We talked about what it means to build brainpower in a local region, from an economist's point of view, in the global economy. The World is Flat is a good book on this--from Thomas Friedman, the same writer who brought you Longitudes and Attitudes, The Lexus and the Olive Tree. Here's Wired magazine's recent interview with Friedman.
It boils down to knowledge as a competitive asset in the global economy. The ability to handle and make sense of massive amounts of knowledge...well, librarians (and library staffers) have this skill in spades. And we can help our local businesspeople work more effectively with global supply chains.
We talked about the physical and virtual spaces of libraries and the generational aspects of how to serve the Boomers and Gamers on your staff, in your stacks and on your Web sites. Where they are.
For example, Cleveland is well-known for its medical facilities. Why not stock each hospital waiting room with information about the library? And why not develop prepackaged collections to meet those patient's needs, before they even ask for them?

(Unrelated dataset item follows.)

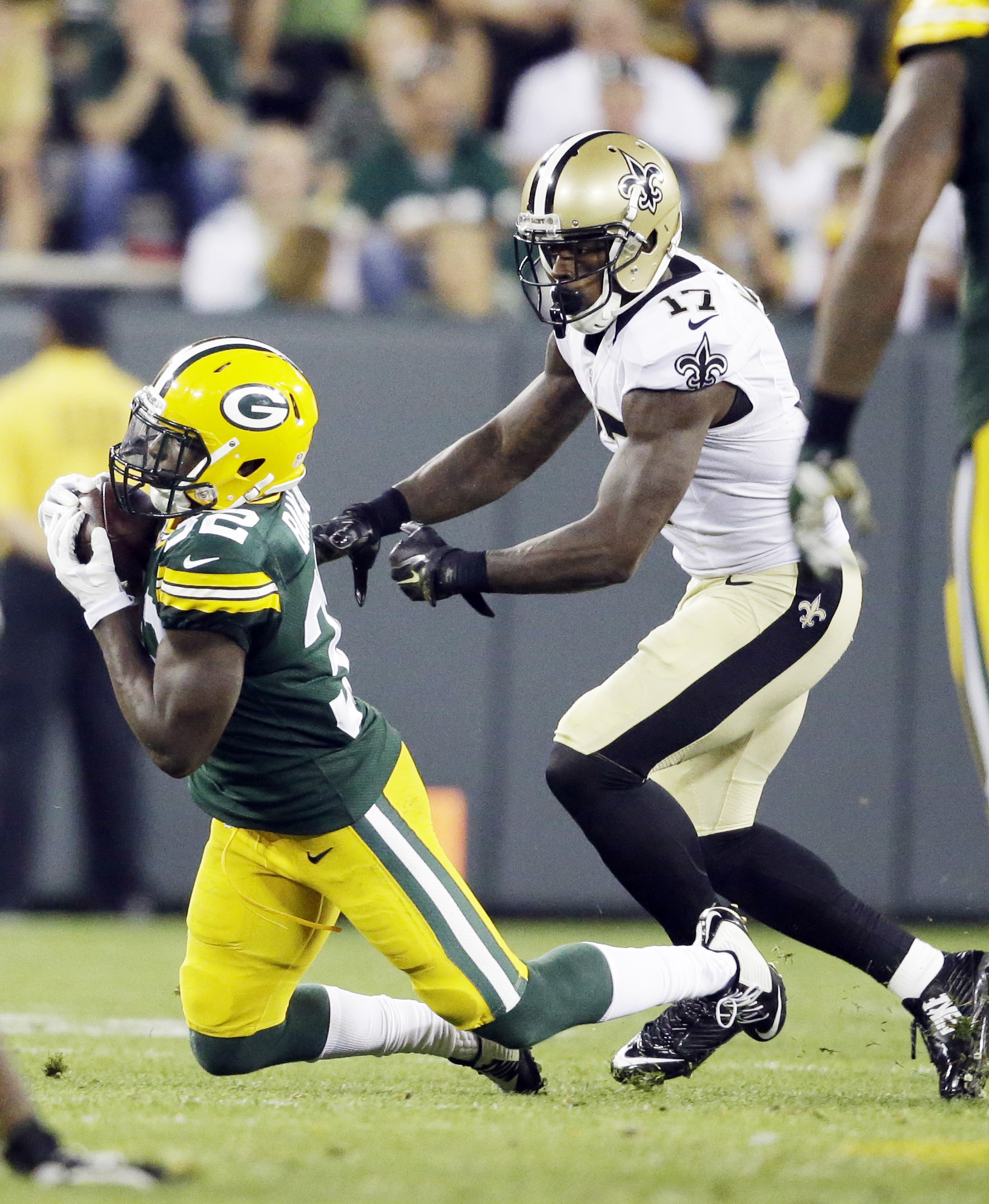 Green Bay Packers' Chris Banjo intercepts a pass in front of New Orleans Saints' Josh Morgan (17) during the second half of an NFL preseason football game Thursday, Sept. 3, 2015, in Green Bay, Wis. The Packers won 38-10. (AP Photo/Jeffrey Phelps)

The group did an Open Spaces workshop after the panel discussion, which was cool. People threw out questions on whiteboards and then you nomidically clumped with the questions you were most interested in thinking about. Check out the opportunities we uncovered together.
What came out of the workshop was the realization that the people in the room formed significant brainpower. And that we as librarians tend to wait until asked to volunteer valuable information. We no longer need to wait--we can start to assert our role right now, today. We can start to say, "When do we show up?" and designate staff to serve on City Council, Chambers of Commerce, economic development groups, small business meetings. We assume they need us--because they do!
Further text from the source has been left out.